Suit Would Curb Navy Sonar for Marine Life

     SAN FRANCISCO (CN) - The U.S. Navy's plan to increase sonar exercises in the next five years will harm marine mammals and violates the Endangered Species Act, environmental groups say.
     Intertribal Sinkyone Wilderness Council joined the Center for Biological Diversity and four other groups in a federal complaint against National Marine Fisheries Service, which approved the Navy's plan. The suit also names the service's acting assistant administrator, Samuel Rauch, and Dr. Jane Lubchenco, who is the administrator for the National Oceanic and Atmospheric Administration.
     For decades, the National Marine Fisheries Service has let the Navy conduct annual training exercises in an area of the Pacific Ocean that stretches from California's Mendocino Coast to Washington's Puget Sound. But the Navy's new permit requests have sought to increase the scope of these activities in a way that environmentalists claim would harm sea life.
     In November 2010, regulators gave the Nave a five-year permit for these exercises, which will allegedly "harass marine mammals hundreds of thousands of times, disrupting their migration, breathing, nursing, feeding, and sheltering, and cause temporary hearing loss in species that depend on sound for their reproduction and survival."

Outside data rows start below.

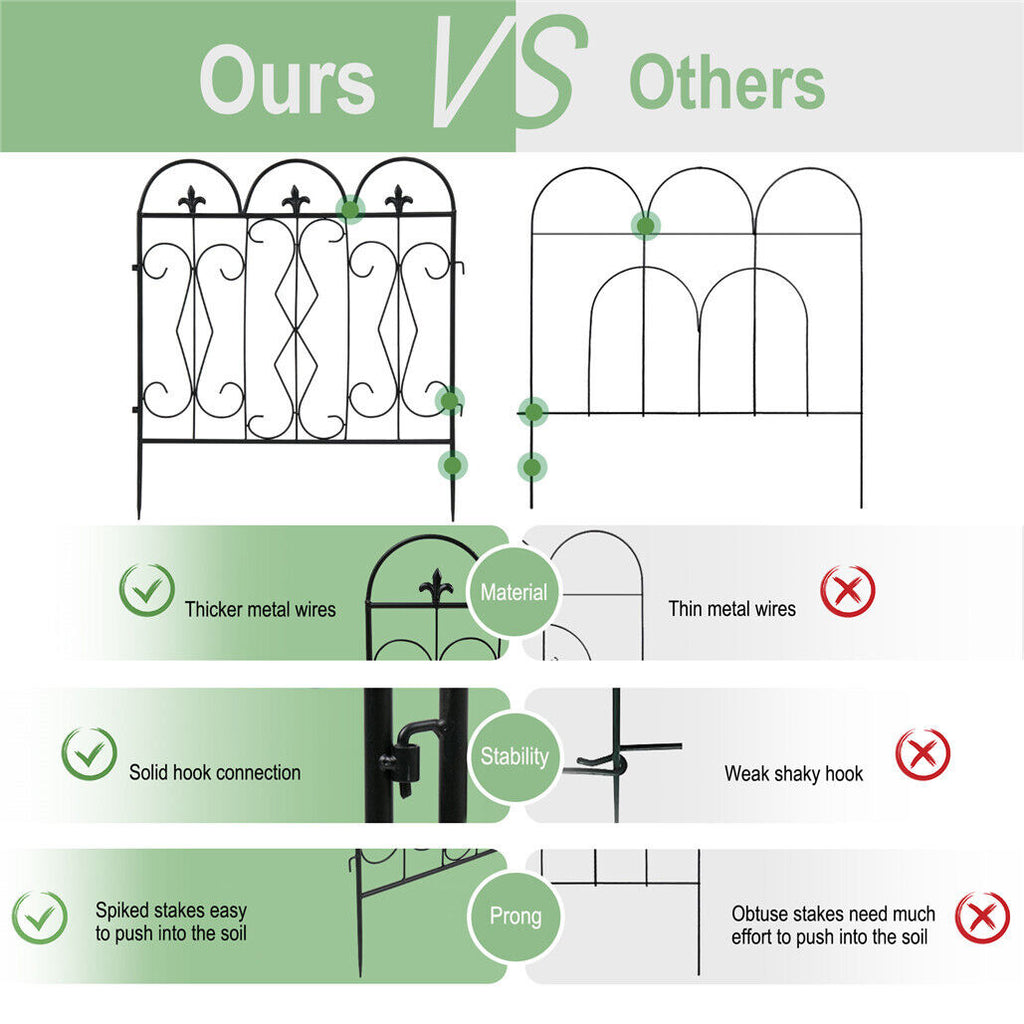 Ours VS Others

Thicker metal wires

Material

Thin metal wires

Solid hook connection

Stability

Weak shaky hook

Spiked stakes easy to push into the soil

Prong

Obtuse stakes need much effort to push into the soil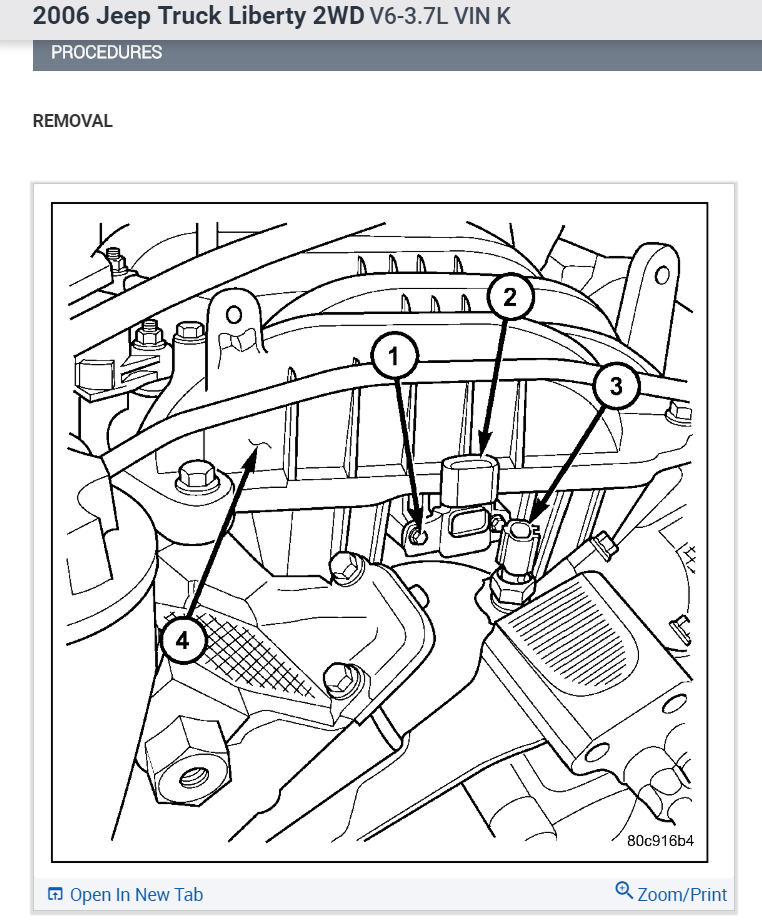 2006 Jeep Truck Liberty 2WD V6-3.7L VIN K

PROCEDURES

REMOVAL

2
1
3
4

80c916b4

Open In New Tab

Zoom/Print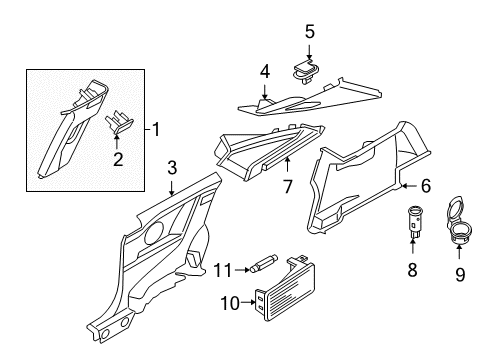 5
4
1
2
3
7
6
8
9
11
10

     This authorization came without a proper assessment of the risks to marine mammals, the groups said. The service and the Navy estimate that the use of sonar during the five year plan will result in the death or injury of 650,000 marine animals, referred to as "takes" in the regulations.
     The complaint links nine different marine mammals were beached because of mid-frequency active sonar naval exercises since 1996, resulting in the death of dozens of animals. Necropsies on the dead mammals showed "hemorrhaging in and around the ears, and other tissues related to sound conduction or production ... had minor to severe damage," according to the complaint.
     Other animals showed organ damage and internal injuries similar to decompression sickness, the diving condition humans know as the bends. The complaint says sonar may have startled the marine mammals into ascending too quickly.
     Naval activities also harm the cultural subsistence practices of native tribes, according to the lawsuit.
     The Intertribal Sinkyone Wilderness Council says it has been left in the dark even though it is entitled to government-to-government consultation and has requested to meet with the Navy and the National Marine Fisheries Service to discuss mitigation and other alternatives to protect the animals. "The Sinkyone Council has not received a letter, phone call or any other communication from the Navy ... nor has NMFS communicated with the council regarding tribal consultation," according to the complaint.
     Weighing against the organization's case, there is Supreme Court precedent favoring the Navy's use of sonar on the California coast. In its 2008 decision of Winter v. Natural Resources Defense Council, a close majority ruled that overall public interest tips "strongly in favor of the Navy" as national security trumps marine animal safety.
     Against this backdrop today, the environmentalists claim that the five-year permit, will result in the "take" of 596,000 harbor porpoises alone, constitutes a violation of both the Endangered Species Act and the Marine Mammals Protection Act.
     The plaintiffs are represented by Kristen Boyles and Stephen Mashuda of Earthjustice in Seattle and Stephen Smith of the National Resources Defense Council in Santa Monica, Calif.